I looked for you in everyone / And they called me on that too
I lived alone but I was only / Coming back to you
I remember him. He is with me – a mostly weightless load now. He reminds me of what was going to be and what wasn’t. He is the future I thought I would have, the person I thought I would be. Now we are two separate galaxies, orbiting each other. We move in synchronous orbit most of the time, aware of each other and living our separate lives. A few times a year we meet in near orbit. Never quite touching, but the could have been becomes close enough to what is, causing an almost singularity. Sometimes the crash is soothing – I feel him more closely. Sometimes, like all space events, the result is dust and light and heat and brokenness.
The orbits have fixed points: times in the year when we come close to each other and I plan for them: readily watching for a galaxy I can visualize with a naked eye. Other times I stare in the sky looking and unable to see him. I shrug my shoulders and decide that he must be at apogee orbit – the furthest away from me he can be, travelling slowly.
And the fields they're under lock and key /Tho' the rain and the sun come through
And springtime starts but then it stops /In the name of something new
And all the senses rise against this /Coming back to you
I am a woman at an offsite meeting, with pumps and pearls and we are standing outside the board room on a break.
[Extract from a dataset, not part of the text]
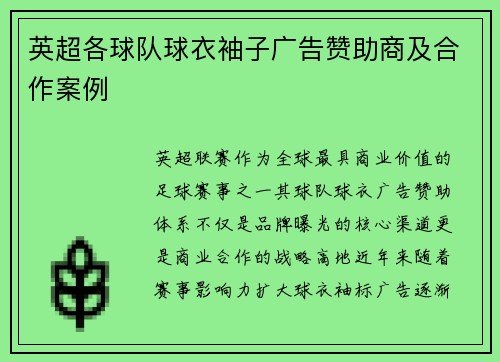 英超各球队球衣袖子广告赞助商及合作案例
We are chatting, these new colleagues of mine and I. I don’t know how the topic turned to midwives. On our team, one of the guys is married to a midwife and one is the son of a midwife. That’s about the only explanation I have about why we should be a team of analysts, talking about childbirth.
In those uncertain days after Gabriel’s death, I talked about him. I talked about him to everyone. Objects in orbit move slowly at apogee – at perigee, where they are close to us, they speed up. I knew those moments would be quick and I thought the force of remembrance and words could slow the orbit down – keeping him closer to me for longer. I know now that there is nothing that can act against the force of geosynchronous orbit. He must needs move away, hitting apogee so that he can come back to perigee.
I did not tell them it was me when I talked about high risk pregnancies. I did not tell them about my son, I did not tell them about the stroke, about almost dying. I did not tell them of the small bouquet of flowers at a funeral 4 days before Christmas, from mummy and daddy. I did not tell them about being alive when you most want to be dead. I referred to another woman. I hid who I was.
Even in your arms I know / I'll never get it right
Even when you bend to give me / Comfort in the night
I've got to have your word on this / Or none of it is true
And all I've said was just instead of / Coming back to you
At this point – this point of far-ness in orbit, he is not there for anyone to see. He is a fleck against a pitch black sky; far away and moving slowly through the cold. I cannot explain to someone who is not accustomed to looking. I cannot move their eyes, talking in arc seconds to describe his path. I cannot say, I think he’s out past the Kuiper Belt, in amidst the asteroids just past Pluto. You can’t see him, but he’s there and he will come back to me.
I am the woman before you, in her pearls and black suit. I am the woman talking about risk and cost-benefit analysis, with a black berry on her hip. I am exactly as you see. I am a childless woman. When we are far apart I am nothing more than what you see.
It’s just this: sometimes you might see me turn towards the stars. I look at the sky, turning my face to the darkness. He is far away at that moment, too far to see with naked eye. It’s ok. He is coming back to me.
Do you find you ever feel like you are 2 separate people? Do you ever hide your child, or at least choose the times you talk about your baby? Do you map your journey through the year almost as an orbit? And do you find that you are more easily able to let your child go, knowing that they will come back to you in certain times and places?
(Lyrics from Leonard Cohen’s beautiful song “Coming Back to You.” There are many versions of this song, from Jennifer Warren’s album Famous Blue Raincoat to Leonard himself. The most beautiful version I have heard and indeed the one that inspired this post is performed by a Canadian Band called The Once.)